The production of Heat Shock Proteins has been linked to longevity (long life span) in general.  People that have gene variations (variations in the sequence of their DNA that alter the function of DNA, called polymorphisms) that cause greater production of Heat Shock Proteins are more likely to be Centenarians, which means they live to be 100 years old or more.

So how often do we need to use the sauna to make more Heat Shock Proteins and help to prevent disease?  A recent study that followed 2000 middle aged men showed that those who used the sauna 2-3 times a week had a 24% reduction in all cause mortality compared to those who used it 1 time a week.  Better still, those that used it 4-7 times a week had a whopping 40% reduction in all cause mortality compared to those who used it 1 time per week.  So there is a dose dependent effect, meaning the more times we use the sauna, the more benefit we’ll get.

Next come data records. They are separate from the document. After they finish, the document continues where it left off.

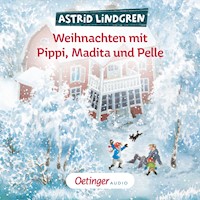 Weihnachten mit Pippi, Madita und Pelle - Astrid Lindgren - Hörbuch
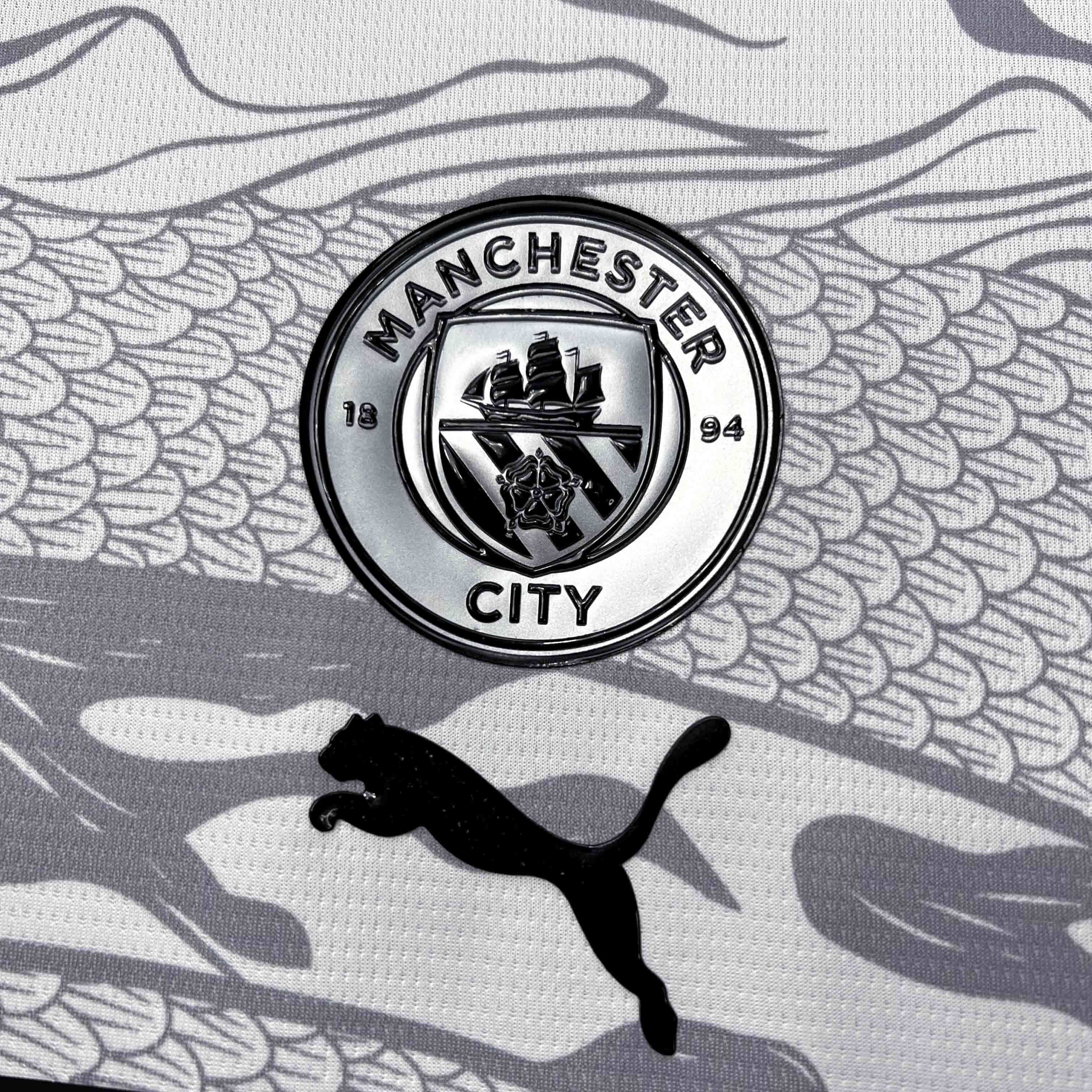 MAILLOT MANCHESTER CITY CHINESE YEAR 2024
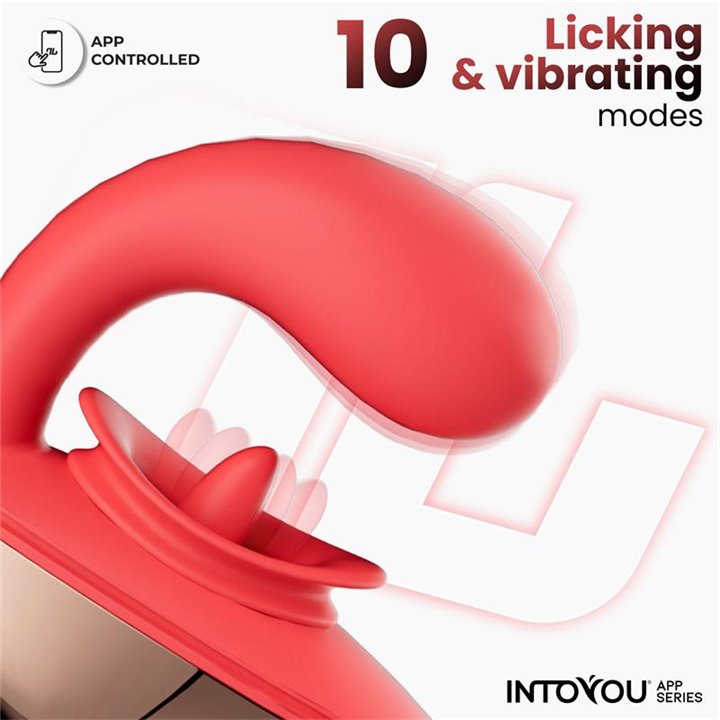 Rondy Vibrating and Licking Tongue Stimulator with App - IN-496 - Teknashop Ltd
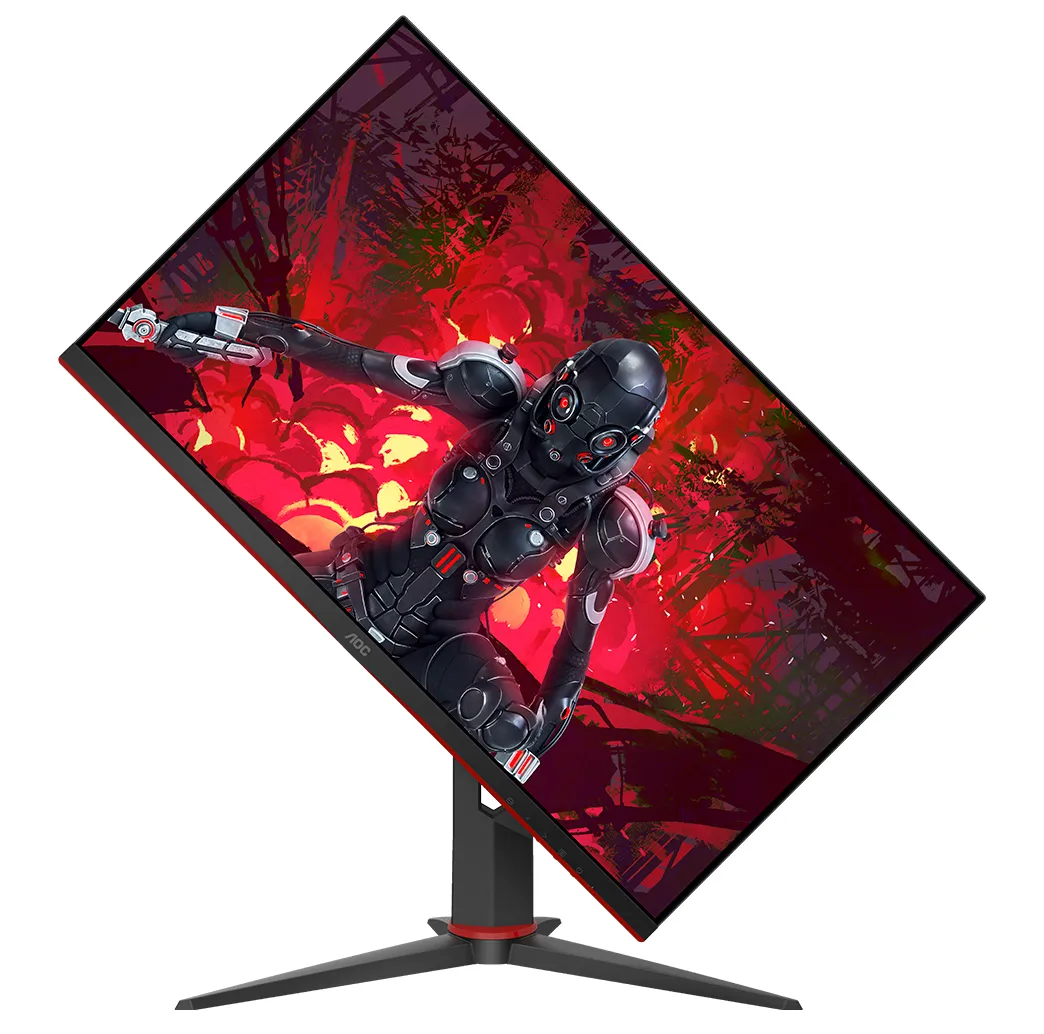 AOC 27&quot; Q27G2U/BK, QHD, VA -pelin&auml;ytt&ouml;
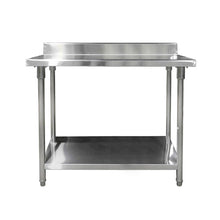 Meson Con Respaldo Acero Inoxidable 100X70X85 Cm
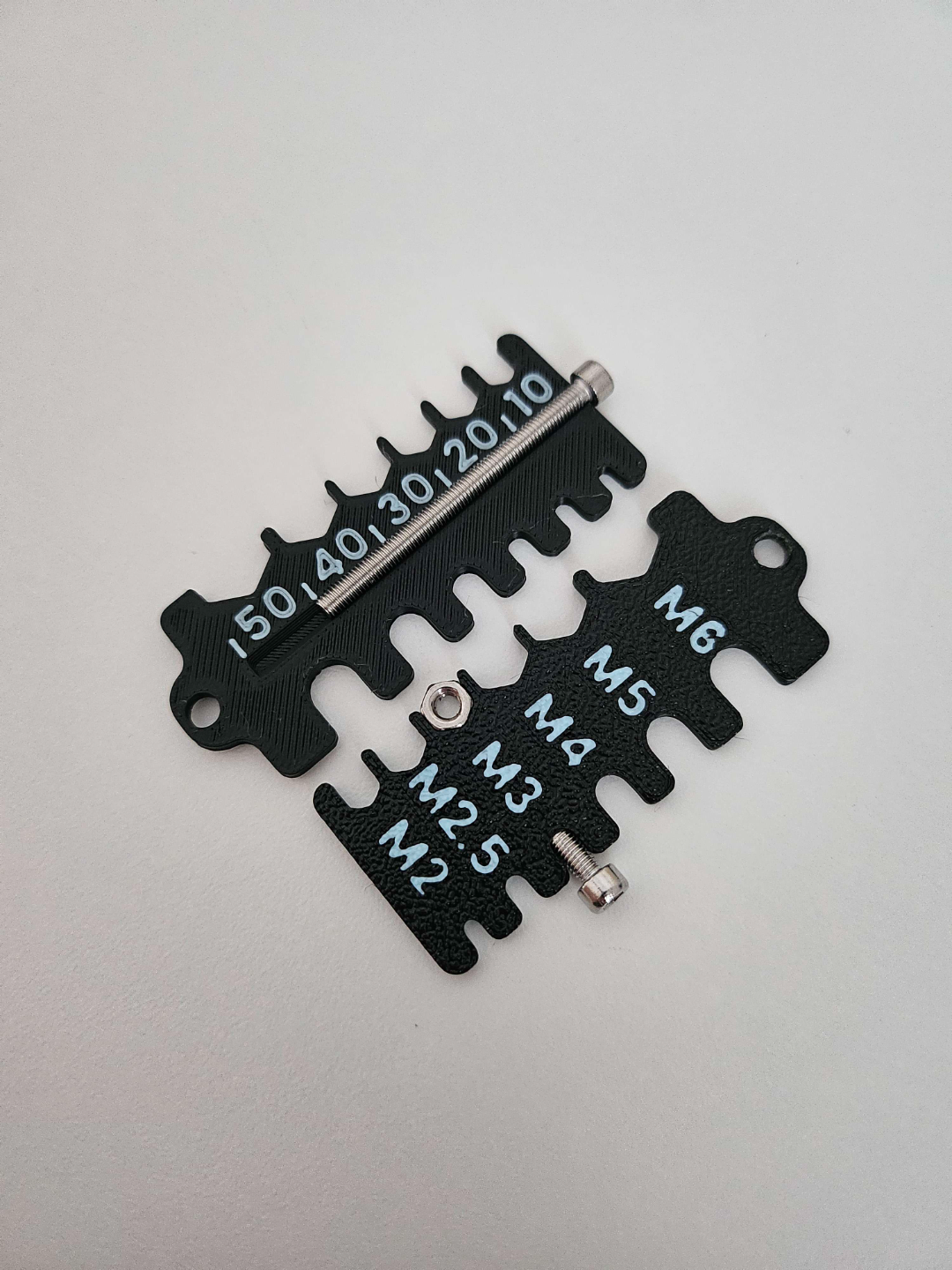 Metric Screw Keychain
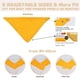 thumbnail image 5 of Baberos para Bebé NISXABEBE Muselina Bandana Paquete de 6 Colores Suaves, 5 of 6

How long should we stay in the sauna?  Well the duration I hear a lot is between 20-25 mins.  Now, staying in the sauna for this long can be quite tough.  I’ve been using the sauna for a while now, and to begin with I did 15 mins and then built up to 30 mins. It doesn’t take long to get to this level, and I built up to 30 mins in a few weeks using the the sauna 4-5 times a week.  30 mins is tough thought, be warned!

I always take an easy-to-read fictional book in the sauna, it takes my mind off the uncomfortableness and makes the time pass quicker.  I know roughly how many pages I need to read to get to 30 mins, so I don’t have to keep looking at the clock. Also, I always sit in the highest and hottest part of the sauna, to ensure I’m getting as much heat in my 30 mins as possible.

I’ve found going to the sauna to be additive (in a good way!).  Sauna use has many more benefits than producing more Heat Shock Proteins, and I’ll talk about these in future blogs!  Thanks for reading!